# How to access a git repository from behind a proxy

## cubancigar11

I want to access a git repository from behind a proxy (which requires authentication). How to do that?

----------

## Mickael

Hello,

I've got the same problem. Maybe it would be work with this solution : 

http://lkml.org/lkml/2006/2/26/207

 *Quote:*   

> I know I'm comming kinda late, but I'm using:
> 
> export GIT_PROXY_COMMAND=/usr/local/bin/proxy-cmd.sh
> 
> and proxy-cmd.sh is just single-line command glued from what I found 
> ...

 

I'don't get the socket command, where I can find it?

----------

## cubancigar11

Well... now I work at different place so I don't have this problem anymore  :Smile:  Even if I had, the given solution wouldn't work because CONNECT was banned from my proxy. Probably a transparent proxy on my machine could have helped...

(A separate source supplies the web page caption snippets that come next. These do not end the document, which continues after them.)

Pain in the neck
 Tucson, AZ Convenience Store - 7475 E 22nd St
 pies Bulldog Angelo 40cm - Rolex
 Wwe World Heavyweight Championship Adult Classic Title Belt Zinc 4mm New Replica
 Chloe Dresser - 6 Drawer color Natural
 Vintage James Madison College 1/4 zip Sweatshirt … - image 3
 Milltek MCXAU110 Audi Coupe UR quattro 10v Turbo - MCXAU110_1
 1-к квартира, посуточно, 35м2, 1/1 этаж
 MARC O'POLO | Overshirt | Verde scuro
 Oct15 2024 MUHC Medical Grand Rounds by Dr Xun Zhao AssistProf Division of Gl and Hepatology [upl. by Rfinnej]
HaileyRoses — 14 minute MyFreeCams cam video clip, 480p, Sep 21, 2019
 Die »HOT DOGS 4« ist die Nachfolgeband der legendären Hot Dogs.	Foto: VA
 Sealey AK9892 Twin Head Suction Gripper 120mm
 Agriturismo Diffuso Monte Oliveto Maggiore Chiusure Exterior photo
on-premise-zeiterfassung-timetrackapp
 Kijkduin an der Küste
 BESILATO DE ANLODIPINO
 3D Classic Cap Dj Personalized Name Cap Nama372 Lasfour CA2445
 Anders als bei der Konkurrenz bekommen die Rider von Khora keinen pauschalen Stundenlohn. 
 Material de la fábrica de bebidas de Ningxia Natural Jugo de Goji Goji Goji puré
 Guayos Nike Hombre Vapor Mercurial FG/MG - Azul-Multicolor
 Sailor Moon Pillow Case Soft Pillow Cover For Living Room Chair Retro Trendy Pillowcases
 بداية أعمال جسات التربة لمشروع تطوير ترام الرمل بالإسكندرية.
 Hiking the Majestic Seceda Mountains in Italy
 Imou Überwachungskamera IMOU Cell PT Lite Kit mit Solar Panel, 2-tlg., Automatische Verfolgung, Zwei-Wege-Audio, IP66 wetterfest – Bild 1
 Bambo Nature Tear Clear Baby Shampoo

But anyway... the "socket" command is not present on my computer either, and Google doesn't help  :Sad: 

----------

## Ragas

I have the same problem. I think it's a really annoying one.

The "socket" command from this HowTo is only present in unbuntu. I haven't found anything similar for Gentoo.

The only way seems to be setting up a transparent proxy.

This would be the only programm under Linux that does not work together with my Proxy. Weak.

I would really appriciate it if someone was able to find another solution.

----------